OB Helma Orosz trifft nachvollziehbare Entscheidung

Schon seit langer Zeit gibt es eine – zuweilen sachliche, zuweilen höchst emotionale – Diskussion über die Straßenmusikanten in unserer Stadt. Manche verstehen ihr Handwerk und bereiten – nicht nur Touristen – Freude; Andere tragen eher dazu bei, dass sich – nicht nur Touristen – von derartigem Lärm belästigt fühlen.

Nun, ich ganz persönlich halte Musik auch auf der Straße nicht für Lärm, sondern für eine Bereicherung der ohnehin wunderbaren Dresdener Innenstadt; unter anderem aus diesem Beweggrund, der auch andere Stadträte antrieb, hat der Ausschuss für Kultur die ursprüngliche Informationsvorlage der Stadtverwaltung bezüglich der Regelung zur Straßenmusik an das (bei derartigen Sondernutzungsangelegenheiten zuständige) Straßen- und Tiefbauamt zur Überarbeitung rücküberwiesen. Die Ergebnisse sollen dem Ausschuss bis Ende Oktober 2014 vorliegen.

Doch wo liegt eigentlich das Problem? Bis zum Sommer lagen der Oberbürgermeisterin  mehr als 120 Beschwerden von Bürgern, Gewerbetreibenden, Händlern, Ärzten, Stadtführern und nicht zuletzt auch von Touristen vor. Helma Orosz hatte aus diesem Grund entschieden, die Neureglung der Straßenmusik mit Wirkung zum 01. August 2014 einzuführen.

Diese neue Regelung besagt nicht etwa, wie leider auch schon von Panikmachern kolportiert, dass Straßenmusik nun gänzlich in der Dresdner Innenstadt verboten wird. Vielmehr bedeutet sie, dass die Künstler eine entsprechende Genehmigung beantragen müssen, um ihre Straßenkunst in der Dresdner Altstadt ausüben zu können. Mit der Genehmigung erhalten sie die Berechtigung, 30 Minuten an der gleichen Stelle vorzutragen und müssen im Anschluss einen Ortswechsel vornehmen. Auch hier ist wieder für 30 Minuten die künstlerische Darbietung vorgesehen, bevor der erneute Ortswechsel ansteht - in diesem Rhythmus geht es dann stetig weiter.

Gleichwohl diese Verfahrensweise auf den ersten Blick etwas „verkompliziert“ scheinen mag, ermöglicht sie es aber letztlich, die Künstler einer stärkeren Kontrolle zu unterziehen und somit den Anwohnern, Gewerbetreibenden, Geschäften, Ärzten etc. eine kurze Ruhepause und anschließend andere Musik anzubieten; die stundenlange „Beglückung“ mit der ewig gleichen Musik, was ja mit der Zeit durchaus etwas anstrengend sein kann, gehört damit der Vergangenheit an.

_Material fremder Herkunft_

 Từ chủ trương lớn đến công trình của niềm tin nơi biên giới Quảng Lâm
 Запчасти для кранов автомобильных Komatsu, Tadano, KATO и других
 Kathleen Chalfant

Die Entscheidung unserer Oberbürgermeisterin, eine praxistaugliche Ordnung in das Genehmigungsverfahren zu bringen, ist daher für jeden nachvollziehbar. Denn die in der ursprünglichen Informationsvorlage angedachte Lösung, die Genehmigung nur zu einem bestimmten Zeitpunkt am Tag holen zu können und ausschließlich zu festen Zeiten an festen Orten die künstlerischen Darbietungen zu gestatten, war zu rigoros und wäre dem Erbe und Selbstverständnis Dresdens als Kulturhauptstadt (und zu Kultur zählt eben auch Kleinkunst!) nicht gerecht geworden.

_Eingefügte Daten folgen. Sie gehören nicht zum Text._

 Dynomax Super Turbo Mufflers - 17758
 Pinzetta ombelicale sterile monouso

Helma Orosz  und ihre Stadtverwaltung erfüllten die Bitte des Kulturausschusses um eine Neuregelung und ließen eine entsprechend Überarbeitung vorbereiten. Ich sehe nun sehr gute Chancen, dass die oben beschriebene Regelung für alle eine gute und verträgliche Lösung darstellt: Für die Straßenmusiker ist es nicht zuviel verlangt, sich eine Genehmigung zu besorgen und anschließend an verschiedenen Orten zu musizieren – und Anwohner, Gewerbetreibende, Touristen etc. vor Ort können ob dieser abwechslungsreichen und mit Pausen angereicherte Neuregelung entspannt ihre Altstadt genießen.